Dessa forma, as entrevistas, baseadas no método de instrução ao sósia, já adaptadas às objeções supracitadas, iniciaram-se com o pesquisador apresentando a transcrição do material coletado inicialmente com as entrevistas individuais, confirmando opiniões, esclarecendo dúvidas ou aprofundando determinado tema. Em seguida, foi apresentada uma pré-análise, ou seja, as interpretações iniciais feitas do material coletado foram expostas. Nesse momento, foi possível identificar um aspecto presente na situação de trabalho, comum a todos os entrevistados. Esse ponto em comum consiste nas dificuldades relacionadas à organização das consultas, mais

precisamente, a dificuldade em se adaptar à regra, elaborada pelos gestores, dos quinze (15) minutos para cada consulta.

Em seguida, fez-se então a cada médico individualmente, a pergunta regra da técnica do sósia: suponha que eu seja o seu sósia e que amanhã irei substituí-lo, quais seriam as instruções, relativas à consulta médica, que deveria seguir para que ninguém percebesse a substituição? Ao longo do relato, foram solicitados mais detalhes acerca dos quatro (4) elementos da experiência profissional, a saber, acerca da tarefa propriamente dita; das relações entre os pares; das relações hierárquicas e da organização formal e informal do ambiente de trabalho.

De acordo com Clot (2006), as perguntas do pesquisador devem incidir sobre o material e a respectiva análise proveniente dos dados coletados inicialmente sobre o trabalho em questão, no sentindo de aprofundar sua compreensão, esclarecer imprecisões, contradições, ausências, etc. e aproximar-se de como os trabalhadores vivem e tentam recriar sua situação de trabalho. Além disso, a experiência de autoconfrontação pode ser considerada como um meio de aprendizagem e transformação de situações de trabalho. De forma que, no segundo encontro individual, o material transcrito do primeiro encontro foi apresentado ao médico, que, individualmente, o comentou de forma oral. Em um desses encontros, foi possível contar com a presença voluntária de outro médico (a) da respectiva unidade.

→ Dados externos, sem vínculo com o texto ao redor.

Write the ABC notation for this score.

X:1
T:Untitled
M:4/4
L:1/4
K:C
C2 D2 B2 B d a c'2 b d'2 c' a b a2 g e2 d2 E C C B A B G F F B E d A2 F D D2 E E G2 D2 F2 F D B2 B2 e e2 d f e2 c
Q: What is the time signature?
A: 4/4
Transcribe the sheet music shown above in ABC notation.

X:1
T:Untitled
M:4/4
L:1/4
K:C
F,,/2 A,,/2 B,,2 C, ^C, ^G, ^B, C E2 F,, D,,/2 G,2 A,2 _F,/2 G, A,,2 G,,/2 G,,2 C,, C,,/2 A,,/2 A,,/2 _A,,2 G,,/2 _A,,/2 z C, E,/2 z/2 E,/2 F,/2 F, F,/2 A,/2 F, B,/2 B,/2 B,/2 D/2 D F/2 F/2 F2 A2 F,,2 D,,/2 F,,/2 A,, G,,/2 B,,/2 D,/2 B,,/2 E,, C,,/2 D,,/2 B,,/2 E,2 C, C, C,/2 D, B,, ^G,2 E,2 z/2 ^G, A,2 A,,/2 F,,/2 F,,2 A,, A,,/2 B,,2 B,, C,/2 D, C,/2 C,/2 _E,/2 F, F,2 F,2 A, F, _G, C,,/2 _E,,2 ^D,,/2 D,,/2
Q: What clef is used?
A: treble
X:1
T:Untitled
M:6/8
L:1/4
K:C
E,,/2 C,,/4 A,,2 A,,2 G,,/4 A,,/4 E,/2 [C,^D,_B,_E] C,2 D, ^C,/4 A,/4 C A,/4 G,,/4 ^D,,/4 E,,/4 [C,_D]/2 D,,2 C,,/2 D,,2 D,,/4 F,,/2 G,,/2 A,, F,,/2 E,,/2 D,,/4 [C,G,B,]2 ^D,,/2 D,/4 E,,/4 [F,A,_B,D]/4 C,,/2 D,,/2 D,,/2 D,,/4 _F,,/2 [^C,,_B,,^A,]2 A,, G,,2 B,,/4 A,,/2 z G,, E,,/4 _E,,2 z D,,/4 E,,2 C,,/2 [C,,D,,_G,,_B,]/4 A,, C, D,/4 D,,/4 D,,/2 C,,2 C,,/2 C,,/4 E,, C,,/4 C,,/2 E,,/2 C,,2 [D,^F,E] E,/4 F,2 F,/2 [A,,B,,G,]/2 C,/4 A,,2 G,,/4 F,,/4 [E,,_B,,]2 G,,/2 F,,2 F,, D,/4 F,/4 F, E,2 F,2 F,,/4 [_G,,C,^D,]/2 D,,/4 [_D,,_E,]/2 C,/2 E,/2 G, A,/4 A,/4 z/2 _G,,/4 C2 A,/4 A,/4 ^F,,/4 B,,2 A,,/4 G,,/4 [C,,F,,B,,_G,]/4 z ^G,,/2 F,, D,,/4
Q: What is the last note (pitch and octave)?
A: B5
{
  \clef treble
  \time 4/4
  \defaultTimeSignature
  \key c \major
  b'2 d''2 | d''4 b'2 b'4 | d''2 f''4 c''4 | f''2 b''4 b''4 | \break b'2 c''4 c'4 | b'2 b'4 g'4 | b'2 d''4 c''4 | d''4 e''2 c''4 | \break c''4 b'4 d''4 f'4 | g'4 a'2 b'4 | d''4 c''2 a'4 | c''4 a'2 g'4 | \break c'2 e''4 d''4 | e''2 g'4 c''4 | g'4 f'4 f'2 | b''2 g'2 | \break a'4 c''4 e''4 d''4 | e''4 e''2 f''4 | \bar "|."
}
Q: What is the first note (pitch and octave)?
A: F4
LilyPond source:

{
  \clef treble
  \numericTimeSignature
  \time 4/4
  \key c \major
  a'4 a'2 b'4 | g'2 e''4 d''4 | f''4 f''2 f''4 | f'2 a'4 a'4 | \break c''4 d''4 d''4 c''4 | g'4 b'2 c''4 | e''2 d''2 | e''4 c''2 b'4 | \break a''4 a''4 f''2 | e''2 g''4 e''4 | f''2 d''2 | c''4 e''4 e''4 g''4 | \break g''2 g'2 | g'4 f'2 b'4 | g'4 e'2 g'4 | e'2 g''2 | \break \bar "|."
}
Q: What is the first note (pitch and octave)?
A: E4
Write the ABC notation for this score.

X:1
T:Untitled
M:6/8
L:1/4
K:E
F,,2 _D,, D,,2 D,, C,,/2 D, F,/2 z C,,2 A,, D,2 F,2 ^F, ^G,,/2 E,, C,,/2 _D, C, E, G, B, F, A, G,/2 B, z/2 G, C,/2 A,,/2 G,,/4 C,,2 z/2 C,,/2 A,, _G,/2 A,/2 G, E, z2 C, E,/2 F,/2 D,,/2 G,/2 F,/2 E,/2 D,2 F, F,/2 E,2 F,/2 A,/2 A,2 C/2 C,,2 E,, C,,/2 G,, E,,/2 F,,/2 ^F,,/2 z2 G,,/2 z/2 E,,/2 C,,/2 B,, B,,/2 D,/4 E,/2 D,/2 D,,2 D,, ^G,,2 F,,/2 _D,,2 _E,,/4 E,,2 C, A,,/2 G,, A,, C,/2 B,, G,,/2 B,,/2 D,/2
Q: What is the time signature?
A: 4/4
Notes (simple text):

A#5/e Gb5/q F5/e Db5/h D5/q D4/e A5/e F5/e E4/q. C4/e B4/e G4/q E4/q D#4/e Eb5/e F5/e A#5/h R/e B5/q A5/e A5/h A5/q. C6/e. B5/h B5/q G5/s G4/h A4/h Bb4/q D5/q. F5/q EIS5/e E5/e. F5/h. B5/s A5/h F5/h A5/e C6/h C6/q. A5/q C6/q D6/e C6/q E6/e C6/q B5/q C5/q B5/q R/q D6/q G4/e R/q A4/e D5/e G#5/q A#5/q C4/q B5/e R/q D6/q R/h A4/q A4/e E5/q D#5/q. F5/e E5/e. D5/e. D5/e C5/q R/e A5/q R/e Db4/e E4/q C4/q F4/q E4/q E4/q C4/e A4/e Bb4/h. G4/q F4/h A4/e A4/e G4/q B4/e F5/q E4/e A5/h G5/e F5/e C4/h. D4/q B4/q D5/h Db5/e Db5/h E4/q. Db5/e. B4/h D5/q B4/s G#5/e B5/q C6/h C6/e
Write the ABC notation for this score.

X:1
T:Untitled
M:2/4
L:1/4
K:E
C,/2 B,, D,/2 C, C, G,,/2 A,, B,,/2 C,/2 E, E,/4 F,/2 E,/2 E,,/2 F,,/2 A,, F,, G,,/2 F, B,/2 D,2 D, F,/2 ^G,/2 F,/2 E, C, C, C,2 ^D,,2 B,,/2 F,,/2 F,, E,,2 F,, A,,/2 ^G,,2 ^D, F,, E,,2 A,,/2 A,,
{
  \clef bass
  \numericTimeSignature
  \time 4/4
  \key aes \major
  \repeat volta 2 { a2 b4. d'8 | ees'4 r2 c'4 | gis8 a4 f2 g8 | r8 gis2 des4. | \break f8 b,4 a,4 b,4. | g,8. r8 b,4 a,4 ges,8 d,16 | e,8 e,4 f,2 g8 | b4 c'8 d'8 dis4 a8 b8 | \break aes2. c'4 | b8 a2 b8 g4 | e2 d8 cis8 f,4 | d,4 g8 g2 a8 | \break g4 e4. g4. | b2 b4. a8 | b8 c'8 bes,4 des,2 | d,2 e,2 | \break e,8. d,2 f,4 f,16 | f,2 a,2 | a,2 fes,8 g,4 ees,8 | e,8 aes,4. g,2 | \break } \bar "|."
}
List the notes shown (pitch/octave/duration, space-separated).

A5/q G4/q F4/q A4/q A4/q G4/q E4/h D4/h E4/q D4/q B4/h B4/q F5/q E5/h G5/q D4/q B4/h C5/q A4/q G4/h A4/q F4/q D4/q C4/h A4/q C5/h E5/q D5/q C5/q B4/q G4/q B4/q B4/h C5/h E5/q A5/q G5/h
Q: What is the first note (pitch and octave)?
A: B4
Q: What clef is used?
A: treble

Entende-se que a autoconfrontação é possível mesmo quando realizada sobre a transcrição de um depoimento, pois, de acordo com Lima (2001, p. 140), “trata-se de uma verbalização produzida pelo trabalhador quando se confronta com os dados coletados sobre seu comportamento e quando responde a perguntas que incidem diretamente sobre estes dados”.

Na apresentação dos dados, optou-se por se referir aos médicos entrevistados por letras do alfabeto, visando garantir o sigilo dos depoimentos. Como foram quinze profissionais, as letras vão de ‘A’ até ‘O’. Esse sigilo se deve ao fato de que Jaguariúna é uma cidade pequena e não há muitos médicos nas UBS’s. Sendo assim, a partir de qualquer dado sobre esses profissionais eles seriam facilmente identificados.

No que se refere à análise dos dados, entende-se que é um processo contínuo em busca da identificação de dimensões, categorias, tendências, padrões, relações, desvendando-lhes o

significado. É um processo complexo, não linear, que implica um trabalho de redução, organização e interpretações dos dados que acompanha todo o processo de investigação. Assim que os dados são coletados, identificam-se os temas, iniciam-se as interpretações, gerando novas questões ou aperfeiçoando as anteriores, o que, por sua vez, nos remete à busca por novos dados, complementares ou mais específicos, num processo de ajustes que vai até a análise final (ALVES-MAZZOTTI e GEWANDSZNNJDER, 1998).